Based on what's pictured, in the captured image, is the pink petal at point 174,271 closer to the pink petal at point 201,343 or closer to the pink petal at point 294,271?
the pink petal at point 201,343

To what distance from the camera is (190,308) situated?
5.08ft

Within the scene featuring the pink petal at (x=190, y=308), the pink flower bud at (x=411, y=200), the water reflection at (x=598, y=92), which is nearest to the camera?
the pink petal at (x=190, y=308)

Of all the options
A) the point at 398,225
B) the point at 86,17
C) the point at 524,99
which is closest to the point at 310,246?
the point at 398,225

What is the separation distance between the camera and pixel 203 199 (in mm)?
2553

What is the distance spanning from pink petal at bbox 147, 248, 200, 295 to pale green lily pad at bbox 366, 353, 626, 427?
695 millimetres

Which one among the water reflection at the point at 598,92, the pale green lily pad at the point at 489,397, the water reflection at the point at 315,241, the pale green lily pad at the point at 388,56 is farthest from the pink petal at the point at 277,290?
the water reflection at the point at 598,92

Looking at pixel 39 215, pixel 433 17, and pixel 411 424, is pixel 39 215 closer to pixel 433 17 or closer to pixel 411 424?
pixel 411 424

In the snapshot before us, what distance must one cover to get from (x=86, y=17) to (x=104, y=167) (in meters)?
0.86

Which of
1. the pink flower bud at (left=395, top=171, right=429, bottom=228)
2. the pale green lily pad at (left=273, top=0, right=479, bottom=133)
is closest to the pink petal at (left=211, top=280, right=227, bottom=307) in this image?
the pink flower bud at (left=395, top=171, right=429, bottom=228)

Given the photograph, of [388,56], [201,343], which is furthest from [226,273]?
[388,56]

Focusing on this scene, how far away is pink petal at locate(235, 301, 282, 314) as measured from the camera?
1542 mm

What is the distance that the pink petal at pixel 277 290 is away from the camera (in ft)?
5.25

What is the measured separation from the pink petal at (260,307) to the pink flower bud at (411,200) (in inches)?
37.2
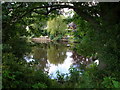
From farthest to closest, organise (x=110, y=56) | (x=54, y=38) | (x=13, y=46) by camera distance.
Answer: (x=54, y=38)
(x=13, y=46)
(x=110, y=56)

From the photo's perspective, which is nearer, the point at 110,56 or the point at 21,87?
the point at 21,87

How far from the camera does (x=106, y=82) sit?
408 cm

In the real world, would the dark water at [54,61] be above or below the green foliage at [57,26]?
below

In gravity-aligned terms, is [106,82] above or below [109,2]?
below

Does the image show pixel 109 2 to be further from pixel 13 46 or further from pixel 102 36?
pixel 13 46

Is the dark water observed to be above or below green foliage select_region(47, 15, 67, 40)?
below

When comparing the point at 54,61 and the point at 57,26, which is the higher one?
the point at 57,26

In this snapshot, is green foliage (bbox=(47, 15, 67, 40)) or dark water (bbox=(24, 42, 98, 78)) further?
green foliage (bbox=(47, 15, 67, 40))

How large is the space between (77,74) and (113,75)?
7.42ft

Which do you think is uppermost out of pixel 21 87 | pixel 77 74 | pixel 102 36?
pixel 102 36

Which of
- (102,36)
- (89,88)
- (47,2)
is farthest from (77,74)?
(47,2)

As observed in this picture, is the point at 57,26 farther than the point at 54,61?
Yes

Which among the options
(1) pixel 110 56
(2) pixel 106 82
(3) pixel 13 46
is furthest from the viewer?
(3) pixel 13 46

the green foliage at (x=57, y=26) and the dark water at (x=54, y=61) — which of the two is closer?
════
### REQUIREMENT:
Please rewrite the rows above, changing "lily pad" to "water lily leaf" everywhere and keeping all else unchanged. Leave out the pictures.

### OUTPUT:
Based on what's pictured, in the captured image, is the pink petal at point 174,271 closer to the pink petal at point 201,343 or closer to the pink petal at point 294,271?
the pink petal at point 201,343

To what distance from the camera is (190,308) situated?
5.08ft

Within the scene featuring the pink petal at (x=190, y=308), the pink flower bud at (x=411, y=200), the water reflection at (x=598, y=92), which is nearest to the camera?
the pink petal at (x=190, y=308)

Of all the options
A) the point at 398,225
B) the point at 86,17
C) the point at 524,99
which is closest to the point at 310,246?
the point at 398,225

What is the separation distance between the camera and pixel 203 199 (in mm)?
2553

What is the distance spanning from pink petal at bbox 147, 248, 200, 295 to pale green water lily leaf at bbox 366, 353, 626, 427?
695 millimetres

Which one among the water reflection at the point at 598,92, the pale green water lily leaf at the point at 489,397, the water reflection at the point at 315,241, the pale green water lily leaf at the point at 388,56 is farthest from the pink petal at the point at 277,290?
the water reflection at the point at 598,92

Looking at pixel 39 215, pixel 433 17, and pixel 411 424, is pixel 39 215 closer to pixel 433 17 or closer to pixel 411 424?
pixel 411 424

In the snapshot before us, what distance must one cover to get from (x=86, y=17) to (x=104, y=167) (in meters)?
0.86

Which of
1. the pink flower bud at (left=395, top=171, right=429, bottom=228)
2. the pale green water lily leaf at (left=273, top=0, right=479, bottom=133)
is closest to the pink petal at (left=211, top=280, right=227, bottom=307) in this image?
the pink flower bud at (left=395, top=171, right=429, bottom=228)

Given the photograph, of [388,56], [201,343], which is furthest from [226,273]?
[388,56]

Focusing on this scene, how far away is pink petal at locate(235, 301, 282, 314) as measured from the camera?
1542 mm

What is the distance that the pink petal at pixel 277 290 is away from the camera (in ft)?
5.25

What is the measured separation from the pink petal at (260,307) to the pink flower bud at (411,200) (in inches)?
37.2
From farthest to closest, organise (x=110, y=56) | (x=54, y=38) | (x=13, y=46) by camera distance.
Answer: (x=54, y=38)
(x=13, y=46)
(x=110, y=56)

From the photo's perspective, which is nearer, the point at 110,56 or the point at 21,87?
the point at 21,87

How far from the camera does (x=106, y=82) sit?
408 cm

In the real world, would the dark water at [54,61] be above or below the green foliage at [57,26]?
below

In gravity-aligned terms, is [106,82] above or below [109,2]?
below

Does the image show pixel 109 2 to be further from pixel 13 46 or further from pixel 102 36?
pixel 13 46

Is the dark water observed to be above or below green foliage select_region(47, 15, 67, 40)?
below

When comparing the point at 54,61 and the point at 57,26, which is the higher one?
the point at 57,26

In this snapshot, is green foliage (bbox=(47, 15, 67, 40)) or dark water (bbox=(24, 42, 98, 78)) further?
green foliage (bbox=(47, 15, 67, 40))

How large is the space between (77,74) and (113,75)?
7.42ft

Which do you think is uppermost out of pixel 21 87 | pixel 77 74 | pixel 102 36?
pixel 102 36

Which of
- (102,36)
- (89,88)
- (47,2)
is farthest from (77,74)?
(47,2)

As observed in this picture, is the point at 57,26 farther than the point at 54,61?
Yes

Which among the options
(1) pixel 110 56
(2) pixel 106 82
(3) pixel 13 46
is furthest from the viewer?
(3) pixel 13 46

the green foliage at (x=57, y=26) and the dark water at (x=54, y=61) — which of the two is closer?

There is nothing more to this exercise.